MBS are down 28 bps early. Stocks continue their run being up 12 points The overnight session was actually fairly calm and contained for bonds. Volume and volatility started to pick up right at the 8:20am CME open, when many bond traders begin their trading day. Some of the weakness is “just because” (unrelated to any obvious, individual catalyst). Some of the weakness seems to be coinciding with hawkish Fed comments. Here are a few examples:

WALLER: CORE INFLATION NOT MOVING, MAY NEED MORE TIGHTENING. NOT COMING DOWN LIKE I THOUGHT IT WOULD

BARKIN: IF FED BACKS OFF TOO SOON, IT RISKS HAVING TO HIKE MORE

BARKIN: ‘I’M COMFORTABLE DOING MORE’ IF THE DATA WARRANT

BARKIN: SLOWING PACE OF RATE HIKES GIVES TIME TO ASSESS DATA

WALLER: U.S. ECONOMY IS STILL “RIPPING ALONG”

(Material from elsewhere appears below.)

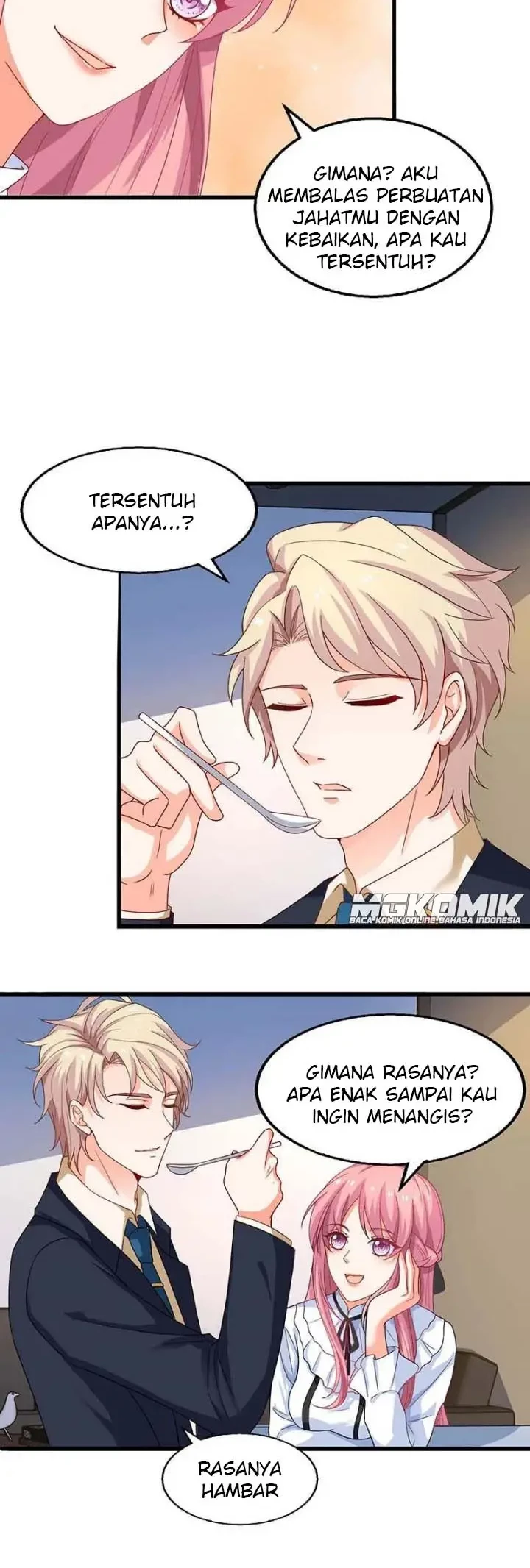 Take Your Mommy Home Chapter 63 Gambar 21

WALLER: “STILL NOT CLEAR” RECENT BANK FAILURES HAD A MATERIAL EFFECT ON CREDIT CONDITIONS. MONETARY POLICY SHOULD NOT BE ALTERED DUE TO “INEFFECTUAL MANAGEMENT AT A FEW BANKS”

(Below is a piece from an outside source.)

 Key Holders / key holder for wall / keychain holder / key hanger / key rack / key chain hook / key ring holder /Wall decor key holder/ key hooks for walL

We’re seeing a situation now where the Fed is signaling at least two more rate hikes, but markets are stuck on the idea of only one. At this week’s meeting, 12 of 18 Fed members projected the Fed rate would be 5.5 by the end of the year, but markets still only pricing in a high of 5.25 (basically pricing in one more hike in July).

Consumer sentiment = 63.9 vs 60.0 f’cast, 59.2 prev

1y inflation = 3.3 vs 5.2 prev

5y inflation  = 3.0 vs 3.1 prev

New-lease asking rent growth is plummeting! After rising 14.5% Y-o-Y through last May, new-lease rent increases rose just 2% in 5/23 compared to 5/22, and may well turn negative, something that since the Housing Bust only happened during the first few months of Covid in 2020. With new-lease rents barely rising, renewal rent increases are also softening because rental vacancy rates have risen by a substantial two percentage points Y-o-Y

Bonds might have had a chance to hold steady today–and to be fair, they did hold steady in the bigger picture–but some combination of Fed speakers and position-squaring resulted in a morning sell-off.  The afternoon was a dud with no major movement in either direction.  Next week brings several Fed speakers that may help us figure out if the views expressed on Friday are widespread.

MBS lost 16 bps on the day.  Stocks also down 16.